WORK INSTRUCTION :: Repeat every entry exactly. Do not include the pictures.
%%
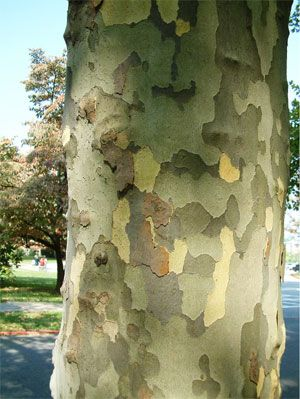 Sycamore (Platanus occidentalis), a fast growing tree with decorative bark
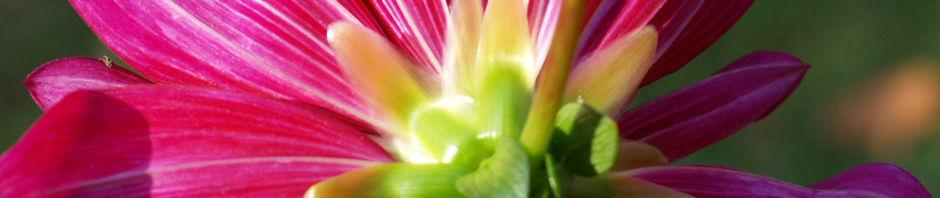 Anklicken um das ganze Bild zu sehen Mittelgroße Anemonen förmige Dahlie Blüte rot Dahlia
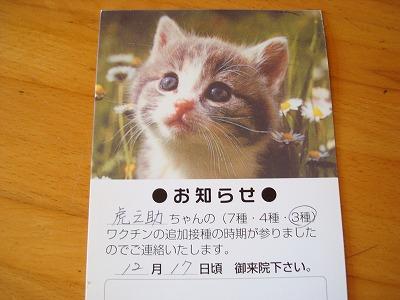 モデルの猫はかわいい!
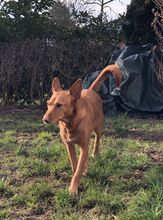 QUIJOTE, Hund, Podenco-Mix in Spanien - Bild 9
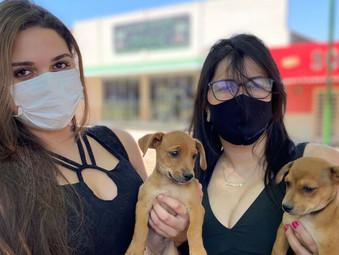 Jaraguá realiza 1ª Edição da Feira de Adoção de animais que estavam em abrigos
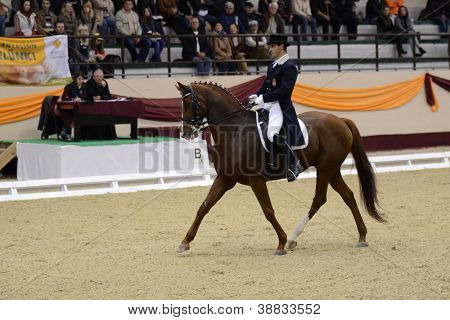 KAPOSVAR, HUNGARY - OCTOBER 14: Gabor Nemeth and his horse (Le Baldi) in action at the Dressage World Cup Competition October 14, 2012 in Kaposvar, Hungary.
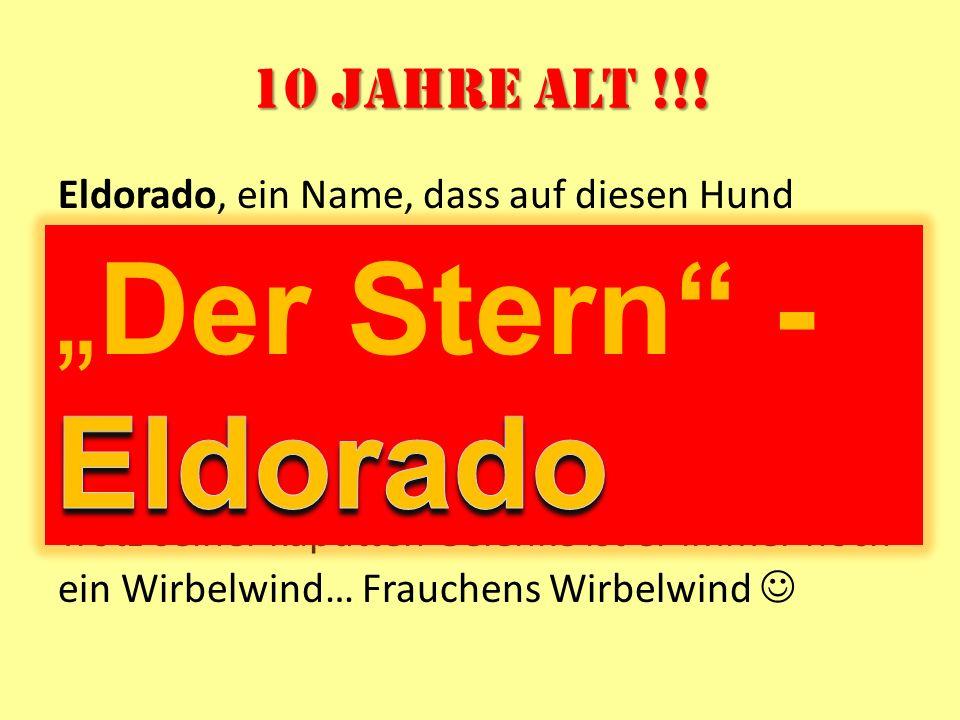 """""""Der Stern - Eldorado 10 Jahre alt !!!"""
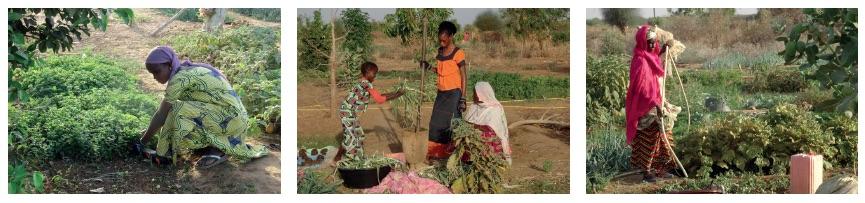 Futa-45 vrouwen - water- landbouw - gezond eten 02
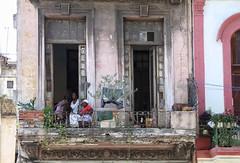 a couple o' tall ones.... (s@ssyl@ssy) Tags: balcony verandah people cubans threegenerations enjoyingthefreshair missingpane cat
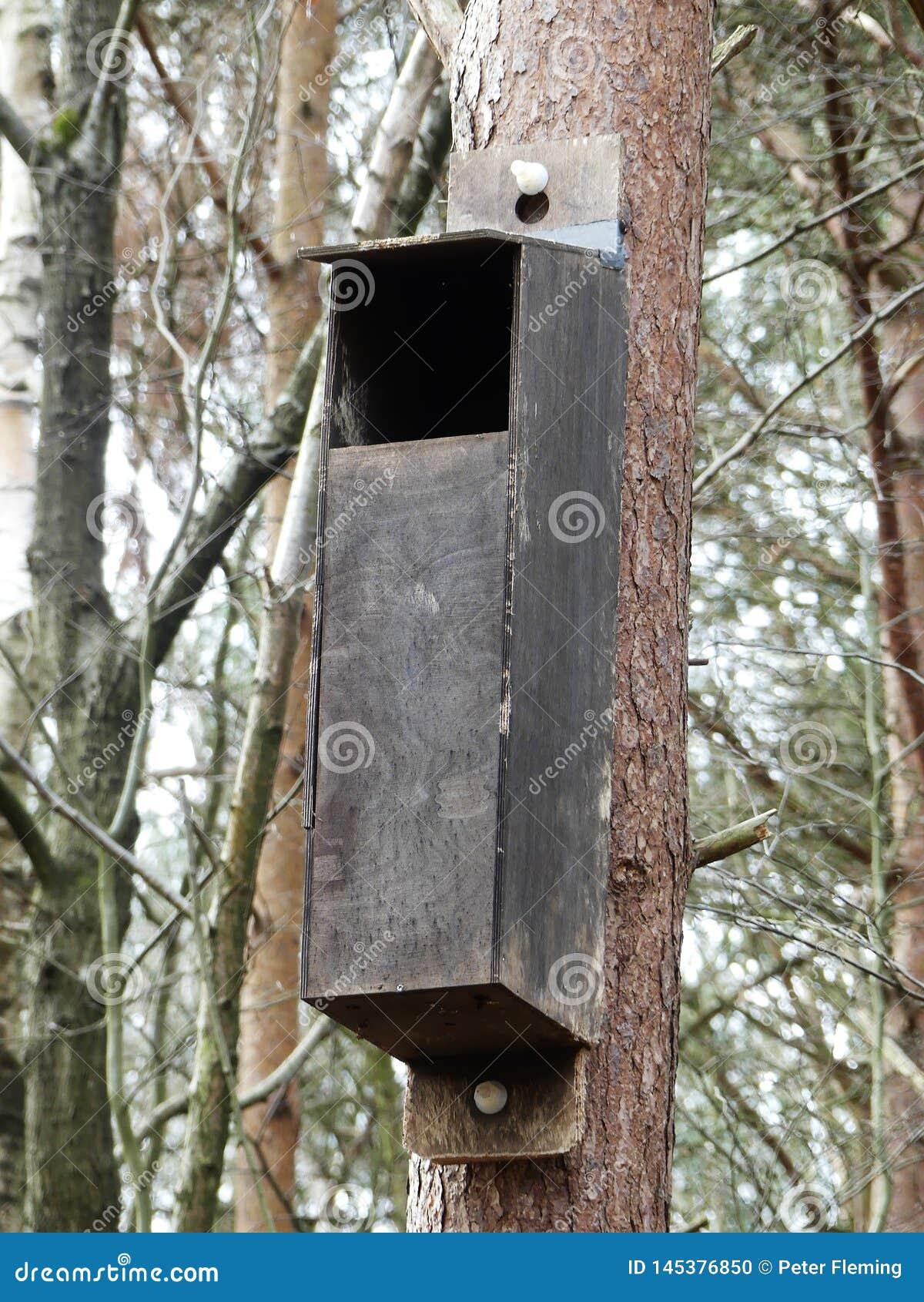 猫头鹰的嵌套箱在森林地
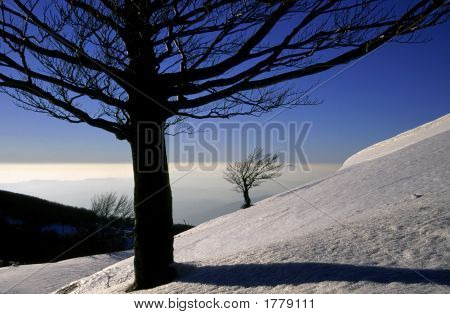 Beech Trees In Winter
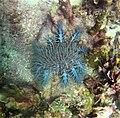 Acanthaster planci in Muna Island.jpg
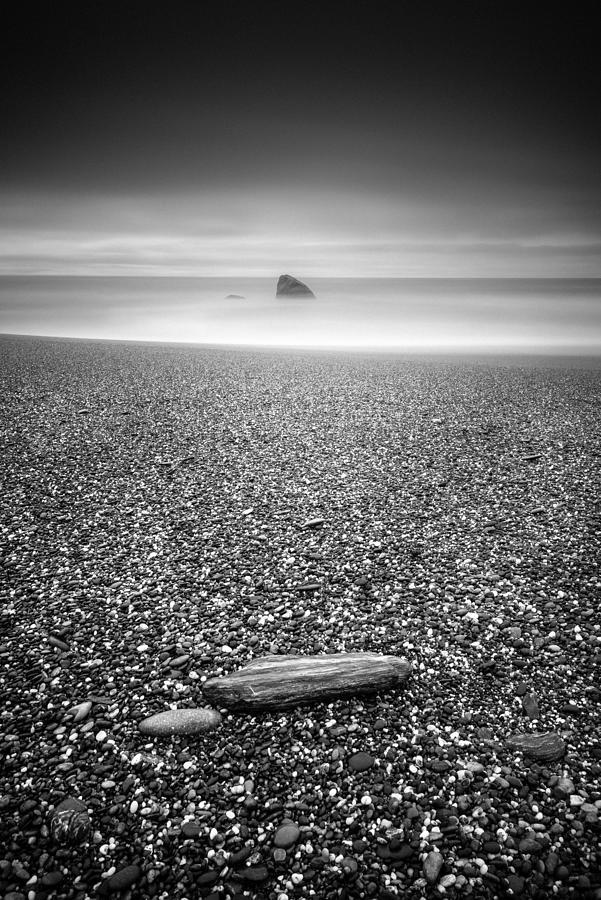 B&w Photograph - Shark Fin by Alexander Kunz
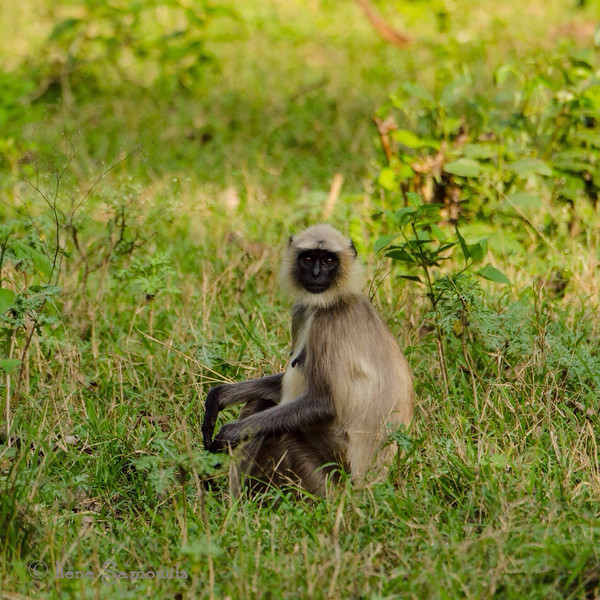 Monkey in Nagerhole, India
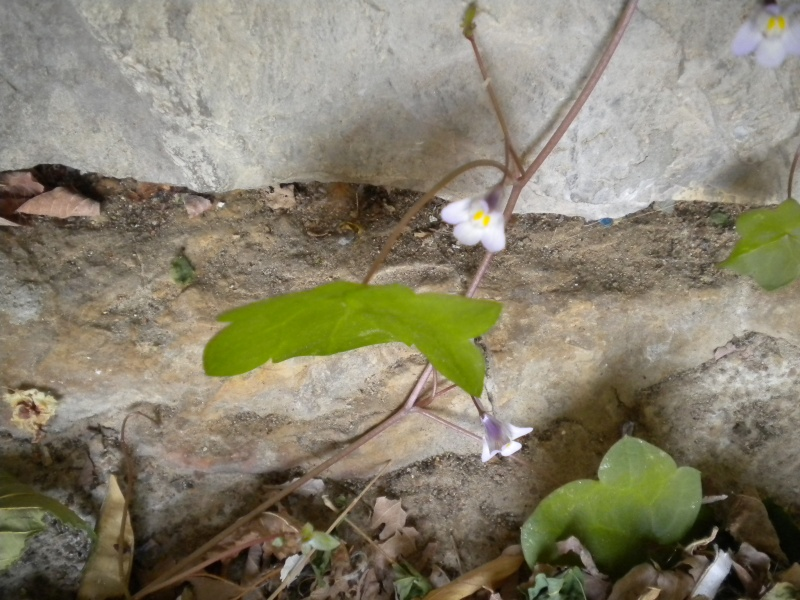 cymbalaire des murs / cymbalaria muralis Plante16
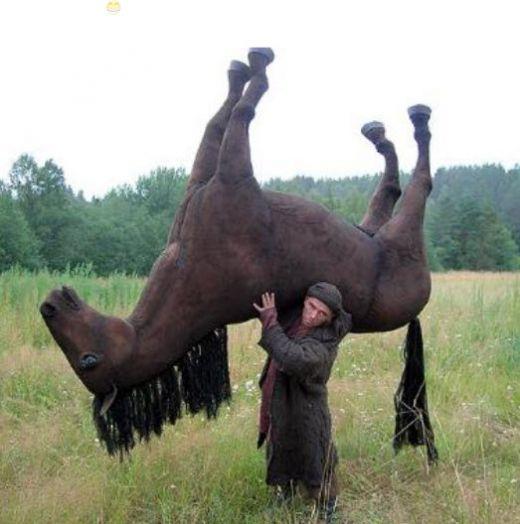 Lelaki Gagah Nafsu Kuda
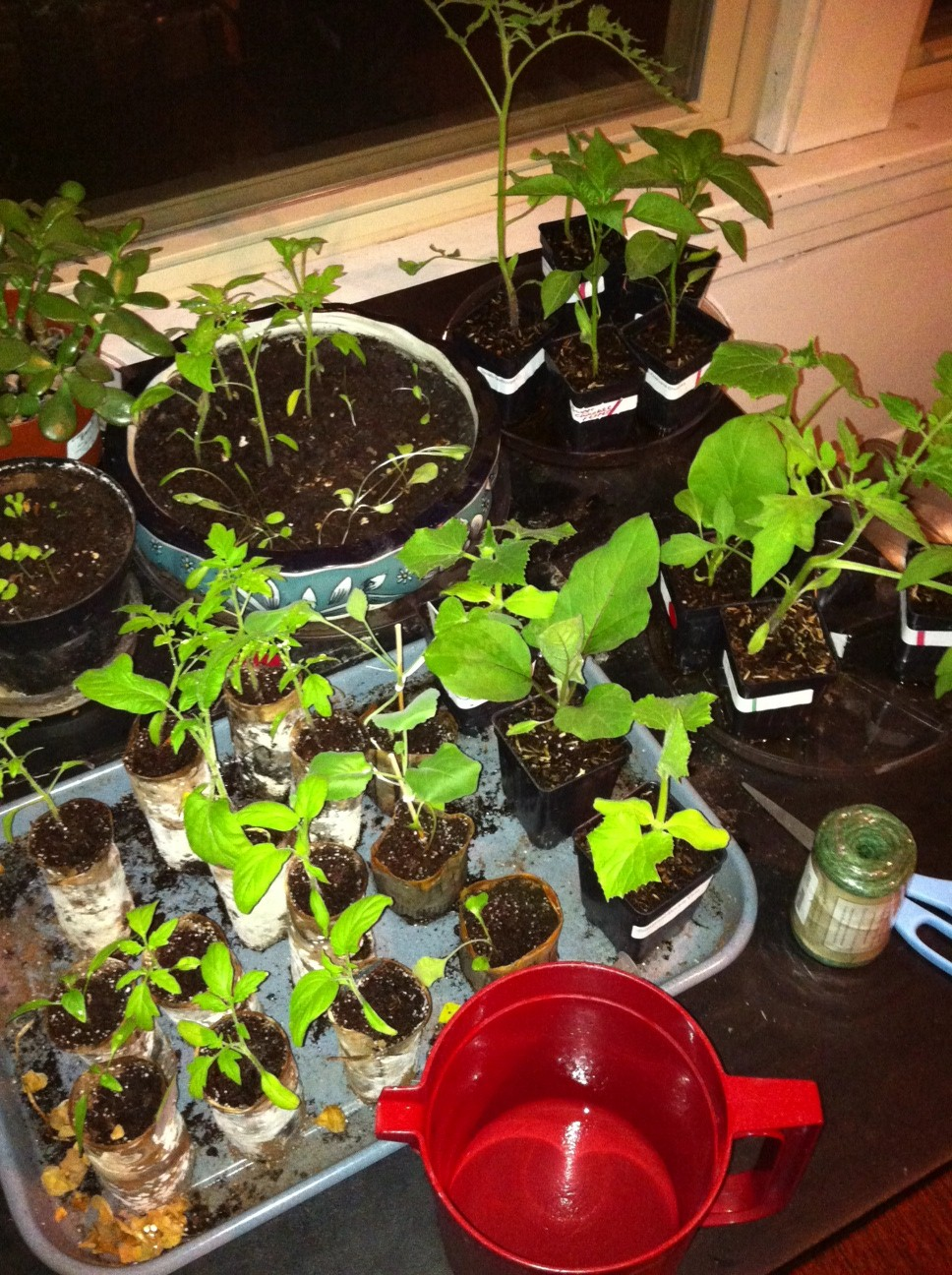Check out our seedlings!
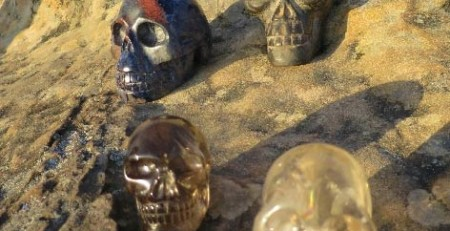 LizPhoto-Skulls-with-view.jpg May 27, 2015 72 kB 472 × 629 Edit Image Delete Permanently URL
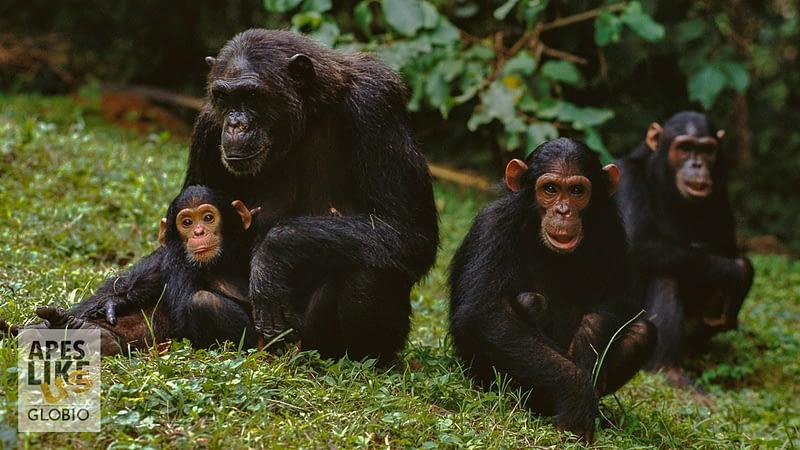 """""""F"""" family of Chimpanzee group, Gombe Stream National Park, Tanzania"""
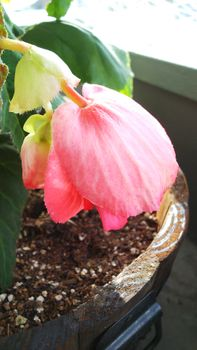 球根から球根ベゴニアを初心者が育ててみた 花が咲く少し前の球根ベゴニア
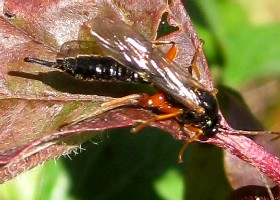 Ichneumon and sawflies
%%
FINAL ANSWER ::
 Sycamore (Platanus occidentalis), a fast growing tree with decorative bark
 Anklicken um das ganze Bild zu sehen Mittelgroße Anemonen förmige Dahlie Blüte rot Dahlia
 モデルの猫はかわいい!
 QUIJOTE, Hund, Podenco-Mix in Spanien - Bild 9
 Jaraguá realiza 1ª Edição da Feira de Adoção de animais que estavam em abrigos
 KAPOSVAR, HUNGARY - OCTOBER 14: Gabor Nemeth and his horse (Le Baldi) in action at the Dressage World Cup Competition October 14, 2012 in Kaposvar, Hungary.
 """""""Der Stern - Eldorado 10 Jahre alt !!!"""
 Futa-45 vrouwen - water- landbouw - gezond eten 02
 a couple o' tall ones.... (s@ssyl@ssy) Tags: balcony verandah people cubans threegenerations enjoyingthefreshair missingpane cat
 猫头鹰的嵌套箱在森林地
 Beech Trees In Winter
 Acanthaster planci in Muna Island.jpg
 B&w Photograph - Shark Fin by Alexander Kunz
 Monkey in Nagerhole, India
 cymbalaire des murs / cymbalaria muralis Plante16
 Lelaki Gagah Nafsu Kuda
Check out our seedlings!
 LizPhoto-Skulls-with-view.jpg May 27, 2015 72 kB 472 × 629 Edit Image Delete Permanently URL
 """""""F"""" family of Chimpanzee group, Gombe Stream National Park, Tanzania"""
 球根から球根ベゴニアを初心者が育ててみた 花が咲く少し前の球根ベゴニア
 Ichneumon and sawflies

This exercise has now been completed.